§ **Stored data entries**
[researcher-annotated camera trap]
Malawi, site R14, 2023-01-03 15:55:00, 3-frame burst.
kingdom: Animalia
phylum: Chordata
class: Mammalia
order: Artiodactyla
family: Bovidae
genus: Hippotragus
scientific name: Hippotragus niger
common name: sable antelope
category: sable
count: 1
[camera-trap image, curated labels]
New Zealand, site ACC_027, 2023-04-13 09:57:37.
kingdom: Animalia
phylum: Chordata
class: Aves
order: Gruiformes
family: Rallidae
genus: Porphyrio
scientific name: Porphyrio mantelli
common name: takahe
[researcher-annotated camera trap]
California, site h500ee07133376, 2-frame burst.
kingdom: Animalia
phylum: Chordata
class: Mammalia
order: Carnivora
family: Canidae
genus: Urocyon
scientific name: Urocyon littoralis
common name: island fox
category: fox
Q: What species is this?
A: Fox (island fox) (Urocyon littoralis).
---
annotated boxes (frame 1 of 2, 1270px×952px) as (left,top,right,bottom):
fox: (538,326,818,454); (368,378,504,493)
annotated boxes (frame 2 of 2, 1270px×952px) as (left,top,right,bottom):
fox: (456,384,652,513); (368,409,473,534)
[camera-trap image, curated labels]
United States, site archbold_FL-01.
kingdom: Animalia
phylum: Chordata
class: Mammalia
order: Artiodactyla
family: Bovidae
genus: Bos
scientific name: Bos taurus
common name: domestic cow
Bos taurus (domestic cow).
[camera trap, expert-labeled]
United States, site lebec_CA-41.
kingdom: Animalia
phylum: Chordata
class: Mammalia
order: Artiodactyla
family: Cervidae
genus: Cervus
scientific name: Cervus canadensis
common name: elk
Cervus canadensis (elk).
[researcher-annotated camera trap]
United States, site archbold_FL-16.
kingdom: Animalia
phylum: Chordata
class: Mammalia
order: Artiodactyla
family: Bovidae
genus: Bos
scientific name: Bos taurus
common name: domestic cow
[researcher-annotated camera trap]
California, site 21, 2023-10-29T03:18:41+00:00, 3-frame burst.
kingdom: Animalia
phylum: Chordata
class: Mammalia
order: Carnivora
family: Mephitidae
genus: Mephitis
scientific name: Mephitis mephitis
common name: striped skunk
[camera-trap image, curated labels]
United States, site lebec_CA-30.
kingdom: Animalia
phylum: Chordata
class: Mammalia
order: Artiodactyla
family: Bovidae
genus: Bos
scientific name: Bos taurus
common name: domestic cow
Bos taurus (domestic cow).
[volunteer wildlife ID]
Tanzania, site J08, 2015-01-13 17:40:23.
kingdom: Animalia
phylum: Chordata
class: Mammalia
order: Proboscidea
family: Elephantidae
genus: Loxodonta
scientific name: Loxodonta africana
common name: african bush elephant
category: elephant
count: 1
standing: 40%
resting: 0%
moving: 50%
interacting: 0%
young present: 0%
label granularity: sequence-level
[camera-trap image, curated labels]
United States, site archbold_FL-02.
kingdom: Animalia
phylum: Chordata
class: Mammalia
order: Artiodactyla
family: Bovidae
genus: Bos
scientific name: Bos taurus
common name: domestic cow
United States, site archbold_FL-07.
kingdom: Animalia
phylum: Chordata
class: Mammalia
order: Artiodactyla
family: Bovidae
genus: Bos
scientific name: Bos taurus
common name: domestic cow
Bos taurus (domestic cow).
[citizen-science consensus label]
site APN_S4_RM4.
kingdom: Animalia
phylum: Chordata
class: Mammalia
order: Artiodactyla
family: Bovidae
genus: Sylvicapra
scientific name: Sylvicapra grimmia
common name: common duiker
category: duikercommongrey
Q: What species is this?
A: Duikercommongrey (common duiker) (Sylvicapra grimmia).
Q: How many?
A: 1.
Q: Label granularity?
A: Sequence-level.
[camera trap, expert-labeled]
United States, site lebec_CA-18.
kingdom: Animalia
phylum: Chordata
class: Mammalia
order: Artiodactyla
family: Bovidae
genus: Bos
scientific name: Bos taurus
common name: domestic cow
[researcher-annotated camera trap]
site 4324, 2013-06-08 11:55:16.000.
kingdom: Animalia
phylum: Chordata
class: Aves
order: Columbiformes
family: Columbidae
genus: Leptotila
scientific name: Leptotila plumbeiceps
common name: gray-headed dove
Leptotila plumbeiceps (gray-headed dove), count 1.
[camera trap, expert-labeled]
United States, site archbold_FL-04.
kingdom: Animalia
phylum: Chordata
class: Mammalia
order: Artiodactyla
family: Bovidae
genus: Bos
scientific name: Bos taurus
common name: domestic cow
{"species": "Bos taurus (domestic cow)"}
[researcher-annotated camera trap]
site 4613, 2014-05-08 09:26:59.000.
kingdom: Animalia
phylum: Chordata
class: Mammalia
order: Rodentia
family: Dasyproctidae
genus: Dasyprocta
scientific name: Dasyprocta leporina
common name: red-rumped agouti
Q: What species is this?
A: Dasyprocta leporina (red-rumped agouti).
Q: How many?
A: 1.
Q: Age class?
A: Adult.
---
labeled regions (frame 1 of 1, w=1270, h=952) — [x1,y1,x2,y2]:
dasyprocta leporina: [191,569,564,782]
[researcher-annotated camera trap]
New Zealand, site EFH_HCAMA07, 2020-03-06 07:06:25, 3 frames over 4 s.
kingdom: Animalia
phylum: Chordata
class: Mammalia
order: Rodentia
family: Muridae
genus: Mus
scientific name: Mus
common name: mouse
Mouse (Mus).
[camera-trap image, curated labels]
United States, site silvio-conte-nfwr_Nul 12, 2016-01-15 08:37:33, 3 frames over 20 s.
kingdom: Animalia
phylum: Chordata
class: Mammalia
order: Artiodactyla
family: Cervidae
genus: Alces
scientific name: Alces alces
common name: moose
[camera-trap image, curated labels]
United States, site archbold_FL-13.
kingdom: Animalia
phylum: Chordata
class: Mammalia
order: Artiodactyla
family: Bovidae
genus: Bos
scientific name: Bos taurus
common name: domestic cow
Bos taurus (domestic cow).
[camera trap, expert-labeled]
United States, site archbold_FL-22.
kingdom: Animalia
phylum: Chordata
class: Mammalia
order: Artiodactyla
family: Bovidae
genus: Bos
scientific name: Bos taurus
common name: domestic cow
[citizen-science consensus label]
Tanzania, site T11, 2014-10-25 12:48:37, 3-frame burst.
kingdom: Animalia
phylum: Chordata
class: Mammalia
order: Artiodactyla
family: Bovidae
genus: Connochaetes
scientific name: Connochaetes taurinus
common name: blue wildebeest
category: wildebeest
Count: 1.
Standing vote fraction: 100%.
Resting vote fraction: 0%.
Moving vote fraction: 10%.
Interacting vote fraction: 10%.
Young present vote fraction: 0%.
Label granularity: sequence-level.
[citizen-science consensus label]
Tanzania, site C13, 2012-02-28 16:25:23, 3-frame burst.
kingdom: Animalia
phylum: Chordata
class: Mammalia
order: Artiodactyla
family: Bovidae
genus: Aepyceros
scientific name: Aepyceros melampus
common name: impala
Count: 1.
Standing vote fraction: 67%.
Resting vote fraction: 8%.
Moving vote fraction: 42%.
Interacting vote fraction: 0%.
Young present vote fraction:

§ **BRIEF**
Make a precise copy of the records in their entirety.

§ **SOLUTION TO THE PROBLEM**
[researcher-annotated camera trap]
Malawi, site R14, 2023-01-03 15:55:00, 3-frame burst.
kingdom: Animalia
phylum: Chordata
class: Mammalia
order: Artiodactyla
family: Bovidae
genus: Hippotragus
scientific name: Hippotragus niger
common name: sable antelope
category: sable
count: 1
[camera-trap image, curated labels]
New Zealand, site ACC_027, 2023-04-13 09:57:37.
kingdom: Animalia
phylum: Chordata
class: Aves
order: Gruiformes
family: Rallidae
genus: Porphyrio
scientific name: Porphyrio mantelli
common name: takahe
[researcher-annotated camera trap]
California, site h500ee07133376, 2-frame burst.
kingdom: Animalia
phylum: Chordata
class: Mammalia
order: Carnivora
family: Canidae
genus: Urocyon
scientific name: Urocyon littoralis
common name: island fox
category: fox
Q: What species is this?
A: Fox (island fox) (Urocyon littoralis).
---
annotated boxes (frame 1 of 2, 1270px×952px) as (left,top,right,bottom):
fox: (538,326,818,454); (368,378,504,493)
annotated boxes (frame 2 of 2, 1270px×952px) as (left,top,right,bottom):
fox: (456,384,652,513); (368,409,473,534)
[camera-trap image, curated labels]
United States, site archbold_FL-01.
kingdom: Animalia
phylum: Chordata
class: Mammalia
order: Artiodactyla
family: Bovidae
genus: Bos
scientific name: Bos taurus
common name: domestic cow
Bos taurus (domestic cow).
[camera trap, expert-labeled]
United States, site lebec_CA-41.
kingdom: Animalia
phylum: Chordata
class: Mammalia
order: Artiodactyla
family: Cervidae
genus: Cervus
scientific name: Cervus canadensis
common name: elk
Cervus canadensis (elk).
[researcher-annotated camera trap]
United States, site archbold_FL-16.
kingdom: Animalia
phylum: Chordata
class: Mammalia
order: Artiodactyla
family: Bovidae
genus: Bos
scientific name: Bos taurus
common name: domestic cow
[researcher-annotated camera trap]
California, site 21, 2023-10-29T03:18:41+00:00, 3-frame burst.
kingdom: Animalia
phylum: Chordata
class: Mammalia
order: Carnivora
family: Mephitidae
genus: Mephitis
scientific name: Mephitis mephitis
common name: striped skunk
[camera-trap image, curated labels]
United States, site lebec_CA-30.
kingdom: Animalia
phylum: Chordata
class: Mammalia
order: Artiodactyla
family: Bovidae
genus: Bos
scientific name: Bos taurus
common name: domestic cow
Bos taurus (domestic cow).
[volunteer wildlife ID]
Tanzania, site J08, 2015-01-13 17:40:23.
kingdom: Animalia
phylum: Chordata
class: Mammalia
order: Proboscidea
family: Elephantidae
genus: Loxodonta
scientific name: Loxodonta africana
common name: african bush elephant
category: elephant
count: 1
standing: 40%
resting: 0%
moving: 50%
interacting: 0%
young present: 0%
label granularity: sequence-level
[camera-trap image, curated labels]
United States, site archbold_FL-02.
kingdom: Animalia
phylum: Chordata
class: Mammalia
order: Artiodactyla
family: Bovidae
genus: Bos
scientific name: Bos taurus
common name: domestic cow
United States, site archbold_FL-07.
kingdom: Animalia
phylum: Chordata
class: Mammalia
order: Artiodactyla
family: Bovidae
genus: Bos
scientific name: Bos taurus
common name: domestic cow
Bos taurus (domestic cow).
[citizen-science consensus label]
site APN_S4_RM4.
kingdom: Animalia
phylum: Chordata
class: Mammalia
order: Artiodactyla
family: Bovidae
genus: Sylvicapra
scientific name: Sylvicapra grimmia
common name: common duiker
category: duikercommongrey
Q: What species is this?
A: Duikercommongrey (common duiker) (Sylvicapra grimmia).
Q: How many?
A: 1.
Q: Label granularity?
A: Sequence-level.
[camera trap, expert-labeled]
United States, site lebec_CA-18.
kingdom: Animalia
phylum: Chordata
class: Mammalia
order: Artiodactyla
family: Bovidae
genus: Bos
scientific name: Bos taurus
common name: domestic cow
[researcher-annotated camera trap]
site 4324, 2013-06-08 11:55:16.000.
kingdom: Animalia
phylum: Chordata
class: Aves
order: Columbiformes
family: Columbidae
genus: Leptotila
scientific name: Leptotila plumbeiceps
common name: gray-headed dove
Leptotila plumbeiceps (gray-headed dove), count 1.
[camera trap, expert-labeled]
United States, site archbold_FL-04.
kingdom: Animalia
phylum: Chordata
class: Mammalia
order: Artiodactyla
family: Bovidae
genus: Bos
scientific name: Bos taurus
common name: domestic cow
{"species": "Bos taurus (domestic cow)"}
[researcher-annotated camera trap]
site 4613, 2014-05-08 09:26:59.000.
kingdom: Animalia
phylum: Chordata
class: Mammalia
order: Rodentia
family: Dasyproctidae
genus: Dasyprocta
scientific name: Dasyprocta leporina
common name: red-rumped agouti
Q: What species is this?
A: Dasyprocta leporina (red-rumped agouti).
Q: How many?
A: 1.
Q: Age class?
A: Adult.
---
labeled regions (frame 1 of 1, w=1270, h=952) — [x1,y1,x2,y2]:
dasyprocta leporina: [191,569,564,782]
[researcher-annotated camera trap]
New Zealand, site EFH_HCAMA07, 2020-03-06 07:06:25, 3 frames over 4 s.
kingdom: Animalia
phylum: Chordata
class: Mammalia
order: Rodentia
family: Muridae
genus: Mus
scientific name: Mus
common name: mouse
Mouse (Mus).
[camera-trap image, curated labels]
United States, site silvio-conte-nfwr_Nul 12, 2016-01-15 08:37:33, 3 frames over 20 s.
kingdom: Animalia
phylum: Chordata
class: Mammalia
order: Artiodactyla
family: Cervidae
genus: Alces
scientific name: Alces alces
common name: moose
[camera-trap image, curated labels]
United States, site archbold_FL-13.
kingdom: Animalia
phylum: Chordata
class: Mammalia
order: Artiodactyla
family: Bovidae
genus: Bos
scientific name: Bos taurus
common name: domestic cow
Bos taurus (domestic cow).
[camera trap, expert-labeled]
United States, site archbold_FL-22.
kingdom: Animalia
phylum: Chordata
class: Mammalia
order: Artiodactyla
family: Bovidae
genus: Bos
scientific name: Bos taurus
common name: domestic cow
[citizen-science consensus label]
Tanzania, site T11, 2014-10-25 12:48:37, 3-frame burst.
kingdom: Animalia
phylum: Chordata
class: Mammalia
order: Artiodactyla
family: Bovidae
genus: Connochaetes
scientific name: Connochaetes taurinus
common name: blue wildebeest
category: wildebeest
Count: 1.
Standing vote fraction: 100%.
Resting vote fraction: 0%.
Moving vote fraction: 10%.
Interacting vote fraction: 10%.
Young present vote fraction: 0%.
Label granularity: sequence-level.
[citizen-science consensus label]
Tanzania, site C13, 2012-02-28 16:25:23, 3-frame burst.
kingdom: Animalia
phylum: Chordata
class: Mammalia
order: Artiodactyla
family: Bovidae
genus: Aepyceros
scientific name: Aepyceros melampus
common name: impala
Count: 1.
Standing vote fraction: 67%.
Resting vote fraction: 8%.
Moving vote fraction: 42%.
Interacting vote fraction: 0%.
Young present vote fraction:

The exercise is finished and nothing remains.